Olhos a pedir socorro
Logo no primeiro dia em que foi deixar Mariana à UCCI, Esmeralda teve a intuição de que algo não estava bem. Depois de se reunir com a diretora técnica, voltou a ir ter com a filha e encontrou-a desesperada. "Estava branca como cal, ensopada em suor, com o cabelo a pingar, e os olhos a pedir socorro", garante. "Sentaram-na na cadeira direita e não viram que ela estava naquela aflição", lamenta. "Reclinei a cadeira e ela recuperou logo", afirma. Quando regressou mais tarde, a jovem "estava semideitada e bem-disposta". A mãe ficou mais tranquila, mas manteve-se sempre em contacto com a instituição.
Três dias depois, quando se encontrava a recuperar da cirurgia, em casa, no Cadaval, uma médica da UCCI telefonou e disse-lhe: "A Mariana já não está entre nós". Face aos gritos de dor da mãe, a clínica limitou-se a dizer que ia passar a certidão de óbito. "Pensaram que não ia fazer nada, porque me ia ver livre da minha filha", afirma Esmeralda Rodrigues.
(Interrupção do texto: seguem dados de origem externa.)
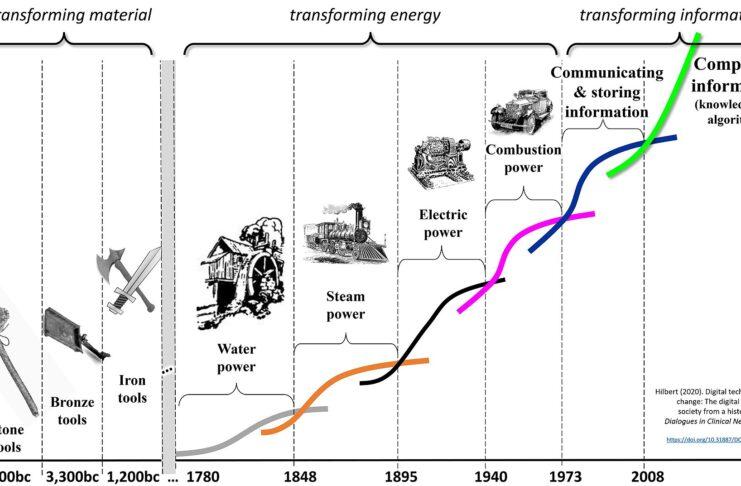 Cicli economici e transizione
Embora nunca lhe tenham dito a causa da morte, acredita que algo de errado se passou.
"Apesar de ser muito magrinha, tinha o rosto muito inchado, um traço negro e os olhos negros, sobretudo o direito", relata. "Sinto-me culpada, porque a levei para a morte. Tiraram-me a alegria". Com paralisia cerebral, Mariana não falava, nem andava, mas a mãe, que sempre cuidou dela, assegura que percebia tudo.
Reações
Instituição alega sigilo profissional
Mafalda Silva, diretora técnica da Santa Casa da Misericórdia de Arruda dos Vinhos, alega o "dever de sigilo profissional" para não comentar o caso da morte de Mariana, que "lamenta profundamente". No entanto, assegura que são prestados "sempre os melhores cuidados a todos os utentes integrados na unidade".
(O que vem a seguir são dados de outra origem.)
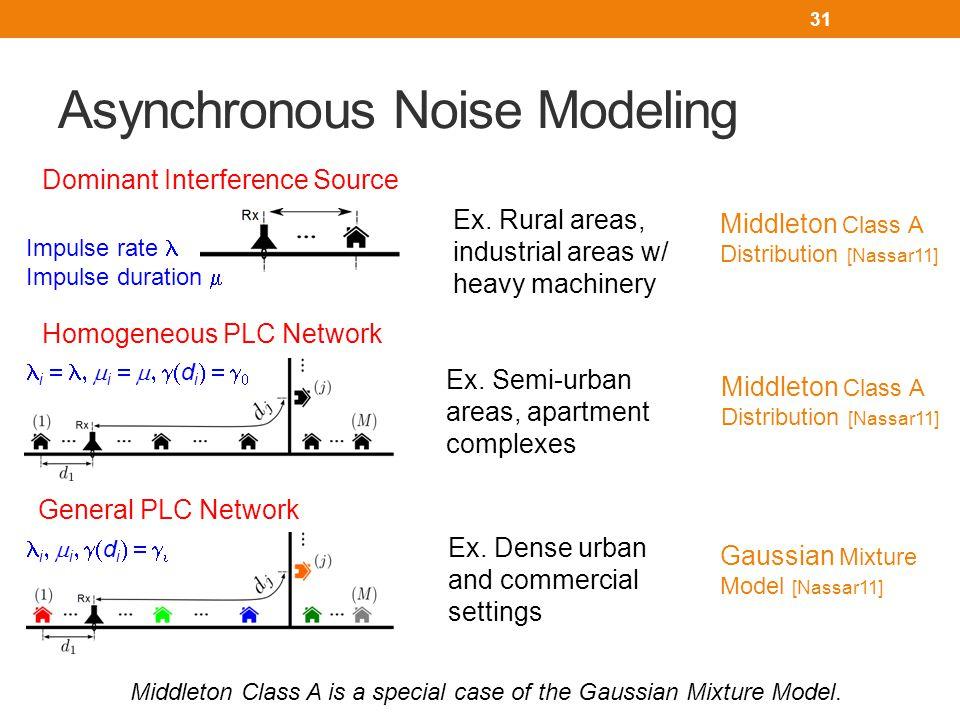 Asynchronous Noise Modeling 31 Ex.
Manuel de Lemos, presidente da União das Misericórdias Portuguesas, confirma ao JN que "a unidade de Arruda dos Vinhos é conhecida pelas boas práticas". Embora desconheça a situação em concreto, falou com o provedor, que lhe garantiu que a morte da jovem "não tem nada que ver com más práticas", conclusão a que chegou com base no relatório técnico a que teve acesso.
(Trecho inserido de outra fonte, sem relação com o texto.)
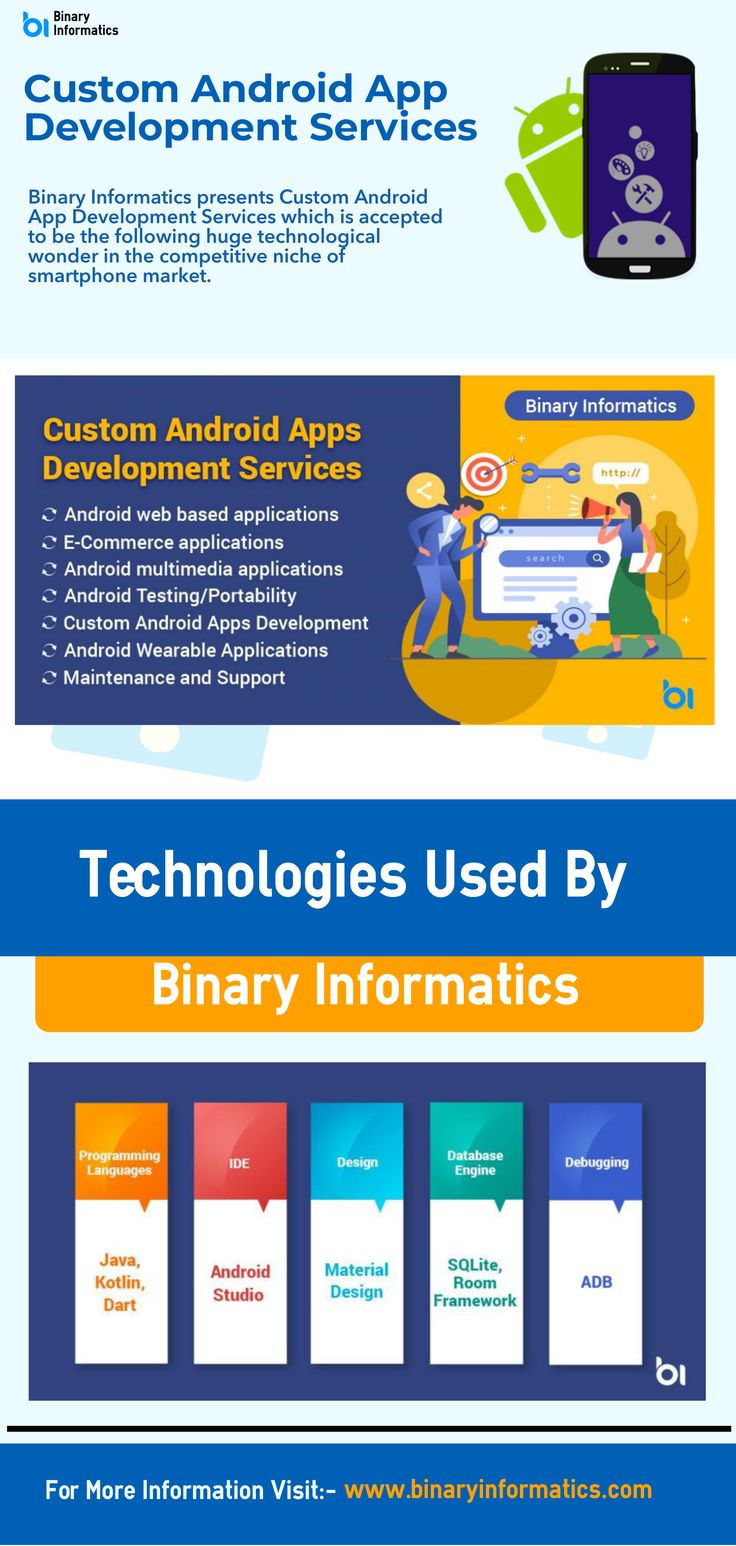 Custom Android App Development Services Android app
Quanto ao facto de a mãe desconhecer as causas da morte da filha, Manuel de Lemos explica que "legalmente, a instituição tem de prestar contas ao centro de saúde [Cadaval] e, normalmente, também à família". Refere ainda que "a transferência da menina para a rede tem de vir acompanhada de um conjunto de indicações escritas" sobre o seu historial clínico. Contudo, diz que Esmeralda Rodrigues tem o direito de recorrer ao tribunal.
Pormenores
Bananas podres
Quando os bens de Mariana foram devolvidos, Esmeralda constatou que as bananas estavam podres e que a pasta de dentes, apropriada para a filha a poder engolir, estava selada, o que a deixou indignada.
Fazer justiça
Transtornada, a cuidadora só mais tarde decidiu que o corpo devia ser autopsiado, para confirmar as suspeitas de negligência. A sua principal preocupação é fazer justiça.
Sabia que ia buscá-la
A jovem percebeu que ia ficar na UCCI apenas alguns dias. "Não ficou a chorar, nem a gritar, porque sabia que eu a ia buscar. Não morreu de desgosto, mas porque alegadamente não cuidaram dela", acredita Esmeralda.